Know All About Stock Lending and Borrowing

Know All About Stock Lending and Borrowing

Securities lending and borrowing (SLB) is a temporary lending of securities executed by a lender to a borrower of securities, for a stipulated duration, at a certain fee. SLB mechanism is very popular globally as it provides liquidity in the equity market  which in turn increases the market efficiency.

In most of the countries Securities lending and borrowing is an OTC (over the counter) product, whereby the custodians facilitate transactions of borrowing and lending among institutions. In India, however, SLB is an Exchange traded product.

Investors who are holding certain stocks in their Demat account and are not looking to sell them in near future can take an advantage of SLB segment and lend for all the stocks for a certain fee and a stipulated duration (determined on the basis of the contract entered into), whereas traders who are looking for short term opportunities can borrow the shares and possibly gain from the price movement in the stock.

Features of SLB

1)      Transactions carried out under SLB segment are guaranteed by Clearing Corporations and hence do not carry any counter party risk.

2)      More than 370 stocks are available on NSE SLB platform, as of 20 Aug, 2018 (this list is updated by NSE on a monthly basis).

3)      Contracts are available with a duration starting from one month to twelve months.

4)      STT and SEBI turnover fees are not applicable.

Benefits for Lenders

1)      Lenders can earn additional income from the idle portfolio held as they receive a certain fee to lend the stock, depending upon the demand and time value.

2)      There is no limitation  of minimum quantity that a lender could lend.

3)      Lenders are entitled for all the corporate action like dividend, bonus etc. that takes place during the lending period.

4)      No counter party risk as all the transactions are guaranteed by the Clearing Corporations.

5)      Transactions done in the SLB segment will not be treated as Transfer, based on clarification from Income Tax vide their circular no. 2/2008, dated 22 Feb, 2008 and Section 47(xv) of the Act. Thus there is no additional implication of Capital Gain Tax.

Benefits for Borrowers

1)      Borrowers can carry out short selling of securities, which are not available in derivatives segment (once the borrowing is done from SLB segment).

2)      SLB enables borrowers to meet the obligation in case of shortage in delivery and avoid an auction (seller shortage) in Cash segment.

3)      SLB enables arbitrage opportunity for borrowers if there is price difference in the Cash and Derivatives market.

4)      SLB enables borrowers to meet the obligation arising out of physical settlement under the derivatives segment.

SLB thus is a prudent way for investors to make an additional income by lending their idle stocks at a certain fee, for stipulate duration.

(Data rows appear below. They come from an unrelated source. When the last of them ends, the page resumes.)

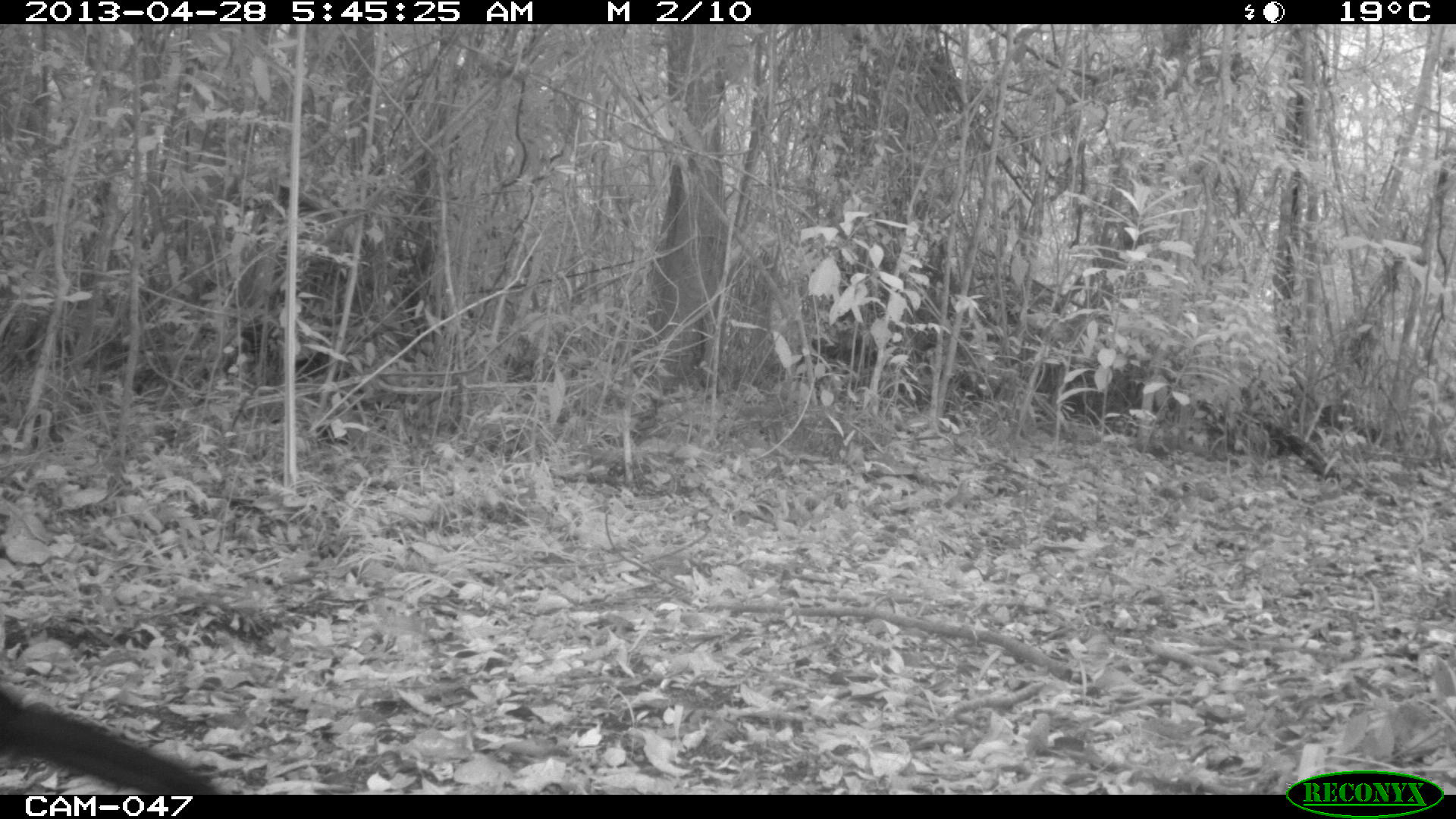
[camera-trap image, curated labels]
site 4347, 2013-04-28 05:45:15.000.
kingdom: Animalia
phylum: Chordata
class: Aves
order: Galliformes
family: Cracidae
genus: Crax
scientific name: Crax rubra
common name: great curassow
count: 1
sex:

Traders, on the other hand, can borrow the stocks and can then benefit from arbitrage opportunity or meet the exchange obligation of pay-in of stocks.

Market regulator Sebi has placed several safeguards for the platform including reliable settlement system. “Unlike many other countries, SLB is an exchange-traded product in India, settled by the clearing corporations, which means there is no counterparty risk,” said Sriram Krishnan, head of securities services, Deutsche Bank. “Investors should ideally lend out stocks and make an additional return as every penny counts. While yields are a function of the demand, we have seen attractive lending fee levels in the past 18-24 months, in many stocks.”